Such restrictions usually mean that you can't play games via Windows VM or on Linux directly.

Additionally, there are cheats using video capture cards, which cannot practically be prevented.

Anti-cheat software is usually blocking playing in VMs or on Linux anyway.

Some monitors [1] have cheats like that built in now, too. They are much more limited than what cheats do today because they only have access to information visible on your screen (can't see other players through walls).

[1] https://www.tomshardware.com/monitors/msis-ai-powered-gaming...

Wait what? I don't game, so this is new to me. Do you have more info? That seems pretty cool.
There are cheats that give you more information than you should have. These typically require access to the game process's memory space.

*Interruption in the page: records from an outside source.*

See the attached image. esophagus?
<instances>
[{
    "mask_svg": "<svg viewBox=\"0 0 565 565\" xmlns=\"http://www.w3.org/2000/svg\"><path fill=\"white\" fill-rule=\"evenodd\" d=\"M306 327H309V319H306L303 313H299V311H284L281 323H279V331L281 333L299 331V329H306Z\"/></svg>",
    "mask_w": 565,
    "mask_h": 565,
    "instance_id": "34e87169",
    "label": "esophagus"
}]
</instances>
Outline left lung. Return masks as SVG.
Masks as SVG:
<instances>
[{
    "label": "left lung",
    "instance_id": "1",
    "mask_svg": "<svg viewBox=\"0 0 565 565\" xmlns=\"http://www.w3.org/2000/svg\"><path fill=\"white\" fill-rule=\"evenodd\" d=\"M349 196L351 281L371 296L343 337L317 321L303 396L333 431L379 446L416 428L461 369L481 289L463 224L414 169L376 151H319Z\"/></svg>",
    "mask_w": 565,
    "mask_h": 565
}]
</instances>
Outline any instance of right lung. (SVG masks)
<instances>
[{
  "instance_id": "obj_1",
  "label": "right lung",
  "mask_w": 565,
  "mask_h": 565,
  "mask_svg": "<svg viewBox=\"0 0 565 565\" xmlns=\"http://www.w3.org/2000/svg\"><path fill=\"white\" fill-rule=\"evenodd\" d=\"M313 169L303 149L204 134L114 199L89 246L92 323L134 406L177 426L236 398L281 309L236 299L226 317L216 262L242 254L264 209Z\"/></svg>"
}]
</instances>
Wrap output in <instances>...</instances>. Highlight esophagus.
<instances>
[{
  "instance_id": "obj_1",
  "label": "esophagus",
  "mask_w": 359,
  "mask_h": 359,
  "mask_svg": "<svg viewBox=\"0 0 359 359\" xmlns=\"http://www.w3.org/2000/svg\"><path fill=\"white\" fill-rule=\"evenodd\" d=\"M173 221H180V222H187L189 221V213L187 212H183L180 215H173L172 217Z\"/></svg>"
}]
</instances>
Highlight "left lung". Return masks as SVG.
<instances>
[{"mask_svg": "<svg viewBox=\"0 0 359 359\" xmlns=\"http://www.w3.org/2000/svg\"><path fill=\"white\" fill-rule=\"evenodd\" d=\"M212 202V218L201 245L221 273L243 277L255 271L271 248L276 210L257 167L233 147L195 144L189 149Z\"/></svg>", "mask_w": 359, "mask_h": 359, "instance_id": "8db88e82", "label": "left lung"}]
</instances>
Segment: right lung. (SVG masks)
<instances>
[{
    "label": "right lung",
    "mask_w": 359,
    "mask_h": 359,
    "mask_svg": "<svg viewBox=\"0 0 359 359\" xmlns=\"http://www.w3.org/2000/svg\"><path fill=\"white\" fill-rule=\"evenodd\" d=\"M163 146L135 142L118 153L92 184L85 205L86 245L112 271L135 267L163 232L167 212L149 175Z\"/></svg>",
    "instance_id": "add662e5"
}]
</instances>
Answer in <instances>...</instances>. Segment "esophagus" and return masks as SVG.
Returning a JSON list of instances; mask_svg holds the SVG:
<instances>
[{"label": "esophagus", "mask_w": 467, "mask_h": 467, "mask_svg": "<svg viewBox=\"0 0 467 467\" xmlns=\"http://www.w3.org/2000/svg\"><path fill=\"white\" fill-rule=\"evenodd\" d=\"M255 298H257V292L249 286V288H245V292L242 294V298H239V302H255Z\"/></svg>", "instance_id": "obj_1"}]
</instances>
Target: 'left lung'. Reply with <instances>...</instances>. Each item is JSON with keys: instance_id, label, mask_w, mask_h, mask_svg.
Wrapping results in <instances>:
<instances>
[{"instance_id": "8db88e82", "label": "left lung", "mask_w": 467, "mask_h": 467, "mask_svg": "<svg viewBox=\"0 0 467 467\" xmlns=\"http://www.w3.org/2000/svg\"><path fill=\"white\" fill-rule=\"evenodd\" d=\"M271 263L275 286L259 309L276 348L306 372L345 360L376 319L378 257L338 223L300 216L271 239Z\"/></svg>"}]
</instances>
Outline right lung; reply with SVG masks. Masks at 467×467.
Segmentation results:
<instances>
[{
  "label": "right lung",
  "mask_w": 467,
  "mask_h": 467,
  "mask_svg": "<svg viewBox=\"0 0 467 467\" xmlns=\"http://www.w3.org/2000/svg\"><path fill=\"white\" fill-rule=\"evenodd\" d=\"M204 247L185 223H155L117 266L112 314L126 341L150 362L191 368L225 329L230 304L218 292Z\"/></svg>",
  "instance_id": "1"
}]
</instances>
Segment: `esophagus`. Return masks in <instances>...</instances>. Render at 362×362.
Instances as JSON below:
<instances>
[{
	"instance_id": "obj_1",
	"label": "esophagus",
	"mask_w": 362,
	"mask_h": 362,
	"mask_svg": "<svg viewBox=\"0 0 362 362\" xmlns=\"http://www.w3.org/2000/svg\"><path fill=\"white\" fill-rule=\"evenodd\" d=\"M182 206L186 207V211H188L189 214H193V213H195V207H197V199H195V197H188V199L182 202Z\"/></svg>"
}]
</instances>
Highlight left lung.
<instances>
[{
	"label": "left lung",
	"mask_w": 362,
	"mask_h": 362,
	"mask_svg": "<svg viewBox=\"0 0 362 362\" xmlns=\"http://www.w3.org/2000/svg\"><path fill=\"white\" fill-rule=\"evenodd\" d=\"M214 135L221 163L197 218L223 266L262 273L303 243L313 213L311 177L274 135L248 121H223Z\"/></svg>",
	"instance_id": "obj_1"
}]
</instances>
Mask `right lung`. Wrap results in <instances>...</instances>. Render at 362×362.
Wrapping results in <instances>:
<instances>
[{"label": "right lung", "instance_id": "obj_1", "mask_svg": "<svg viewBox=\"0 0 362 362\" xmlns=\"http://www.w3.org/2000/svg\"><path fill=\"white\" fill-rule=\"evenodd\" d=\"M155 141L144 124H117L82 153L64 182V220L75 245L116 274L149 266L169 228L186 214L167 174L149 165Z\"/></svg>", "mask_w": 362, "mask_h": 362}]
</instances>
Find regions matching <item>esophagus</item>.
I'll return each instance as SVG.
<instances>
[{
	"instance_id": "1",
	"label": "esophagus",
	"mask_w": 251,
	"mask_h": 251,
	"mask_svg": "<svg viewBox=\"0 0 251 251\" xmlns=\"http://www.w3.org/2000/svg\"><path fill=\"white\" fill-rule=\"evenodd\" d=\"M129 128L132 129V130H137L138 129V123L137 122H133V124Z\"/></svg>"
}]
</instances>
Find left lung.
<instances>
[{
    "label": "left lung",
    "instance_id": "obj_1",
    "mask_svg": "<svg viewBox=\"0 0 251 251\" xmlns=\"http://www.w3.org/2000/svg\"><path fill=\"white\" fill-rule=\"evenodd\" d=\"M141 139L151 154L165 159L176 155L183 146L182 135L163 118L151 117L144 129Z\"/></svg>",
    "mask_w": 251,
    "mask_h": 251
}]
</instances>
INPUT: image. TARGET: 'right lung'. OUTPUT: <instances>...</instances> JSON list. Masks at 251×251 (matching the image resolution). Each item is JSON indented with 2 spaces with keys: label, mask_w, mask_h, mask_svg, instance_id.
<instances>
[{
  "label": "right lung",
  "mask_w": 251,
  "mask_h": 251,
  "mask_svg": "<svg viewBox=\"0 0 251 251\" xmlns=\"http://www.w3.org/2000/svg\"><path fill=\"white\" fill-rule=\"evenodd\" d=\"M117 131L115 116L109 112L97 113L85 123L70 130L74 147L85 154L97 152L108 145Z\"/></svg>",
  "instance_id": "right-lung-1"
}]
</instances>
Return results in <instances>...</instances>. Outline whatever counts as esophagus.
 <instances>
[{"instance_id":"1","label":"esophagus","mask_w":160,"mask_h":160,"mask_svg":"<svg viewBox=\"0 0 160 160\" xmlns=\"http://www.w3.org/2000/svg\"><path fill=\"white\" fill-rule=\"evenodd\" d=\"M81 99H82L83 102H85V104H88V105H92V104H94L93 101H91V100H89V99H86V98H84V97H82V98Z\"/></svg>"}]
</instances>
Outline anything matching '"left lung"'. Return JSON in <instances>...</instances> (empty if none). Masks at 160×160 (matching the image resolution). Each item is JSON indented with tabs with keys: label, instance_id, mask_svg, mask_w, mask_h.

If you're cheating with a video capture card, this likely means you're allowing a program to rewrite your inputs to more accurately target player models. You will likely be banned if you do this on the same machine via screen capture. A video capture card can process the information on a separate computer, e.g. location of enemies by searching for specific colours, then write into a virtual USB mouse on the gaming rig to keep the player's crosshair on the enemy model. I'm not sure about specifics, but this kind of cheat is almost undetectable; it is only really mitigated by the cost and effort involved to do it.

Players can add additional mitigations on top of this, like only activating aim assist while the shoot button is pressed, to make it entirely undetectable.

Video capture cards can be countered with encrypted video from GPU to monitor. That's why you can't screencap 4k Disney+ movies.
Encrypted monitors can be countered by a high quality video camera mounted on a tripod behind your chair or on a wall or ceiling

Expensive, yes, but at that point you're already spending real money on a second computer with a GPU to do computer vision on the game video stream, so...

HDFury devices allow stripping of HDCP 2.2, and vast majority of users currently don't have HDCP 2.3 compatible monitors/TVs, so that's not an option yet.
I don't know if you need something as expensive as an HDFury. I know most $30 "4K upscalers" have a HDCP stripper built in.

edit: to further your point, though, I think most people's gaming monitors don't support HDCP _at all_. [citation needed]

While I have no idea how (or even if) it's being used, League of Legends requires TPM 2.0 to be present and enabled on Windows 11 PCs:

https://support-leagueoflegends.riotgames.com/hc/en-us/artic...

Anti-cheat is a lousy cover for something that's going to be much more lucrative when used to correlate the accounts of journalists and whistleblowers such that they can be silenced. It's censorship tech.
This here is a stronger motivator than any other motivator mentioned in all other comments posted. And "journalist" will include anyone who has the "wrong" memes on their machine.
then you just sit on the unencrypted pci bus and sniff the interesting stuff out of it

(e.g. display lists)

already some hacks doing this

Anti-cheats are already detecting DMA devices like this.
this doesn't require DMA, just pcie sniffing/proxing

I don't see how you can detect it if it's done properly

This only matters for a tiny minority of video games, and even a small minority of multiplayer video games : for instance this is not going to be something I'm worried about if I play couch co-op / split screen multiplayer with friends only.